Delegated Credentials work by allowing a server to provide a delegated credential to the client during the TLS handshake without having access to the site TLS certificate private key. The credential includes a public key and specifies a signature algorithm as well as the duration that the credential is valid for. When generated, the credential is cryptographically tied to the site using the private key associated with the site TLS certificate, allowing the client to authenticate the credential using the site TLS certificate public key. Once the credential is validated, the client then uses the credential’s public key and signature algorithm during the TLS handshake rather than the public key and signature algorithm specified in the server TLS certificate. The server needs the private key associated with the credential rather than the private key associated with the site TLS certificate in order to complete the handshake. The maximum duration of a delegated credential is seven days.
A delegated credential could be created by a server that uses an HSM to store the site TLS certificate and private key, in which case it will generate the private public key pair to be used in the credential and then have the credential signed using the TLS certificate private key held in the HSM. Once signed, the delegated credential is used by the server without any need to access the HSM during TLS handshakes, removing the performance issue noted earlier.
Large Internet sites will typically centralize generation of delegated credentials, in which case the private/public key pair for the credential will be generated by the system creating the credential. Once the credential has been signed using the private key of the site TLS certificate, it can be sent to a server along with the private key associated with the credential, allowing the server to terminate TLS sessions without needing access to the site TLS certificate private key.
A new TLS extension is defined which allows a client to indicate in the Client Hello message that it is prepared to accept delegated credentials if the server wants to use them. The same extension can be used by the server in the Certificate Request message (used if the server is carrying out client authentication) to indicate that it will accept delegated credentials along with the client certificate.
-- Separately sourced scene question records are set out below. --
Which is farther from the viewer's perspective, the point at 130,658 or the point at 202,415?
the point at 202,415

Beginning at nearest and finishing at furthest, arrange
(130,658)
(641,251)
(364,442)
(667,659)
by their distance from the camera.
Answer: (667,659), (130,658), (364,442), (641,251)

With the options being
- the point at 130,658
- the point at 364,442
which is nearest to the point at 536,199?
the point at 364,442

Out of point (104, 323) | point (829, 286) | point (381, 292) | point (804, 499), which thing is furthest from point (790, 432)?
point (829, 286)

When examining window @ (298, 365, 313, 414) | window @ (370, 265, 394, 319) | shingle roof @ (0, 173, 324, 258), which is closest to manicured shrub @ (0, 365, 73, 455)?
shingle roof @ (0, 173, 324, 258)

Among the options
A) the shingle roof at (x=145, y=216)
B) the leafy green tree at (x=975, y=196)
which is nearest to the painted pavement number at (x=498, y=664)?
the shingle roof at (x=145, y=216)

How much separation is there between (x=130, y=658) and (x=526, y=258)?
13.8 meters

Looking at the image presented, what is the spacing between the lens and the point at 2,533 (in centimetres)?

One important point to note is that the public TLS server certificate in use by the site needs to have an X.509 extension (DelegationUsage) indicating that the certificate supports Delegated Credentials. This does mean that the existing site TLS certificate will need to be updated to a new certificate that includes the extension.
The benefits of using Delegated Credentials are significant, particularly for large organizations with many servers. An indication of this can be seen by some of the organizations that have already adopted this approach in advance of the actual RFC being published.
- Facebook is using this approach to reduce the lifetime of TLS certificates down to days or hours as they describe here.
- Cloudflare is using Delegated Credentials in a slightly different way to enable their CDN edge servers to respond on behalf of a hosted site without needing to have the hosted site TLS certificate private key. Details on this can be found here.
TLS is Not Standing Still
The above examples of enhancements to TLS 1.3 are by no means all that is going on with regard to TLS 1.3. There are other developments in progress that are more contentious than the examples mentioned in this blog post. We will take a look at these in a future post.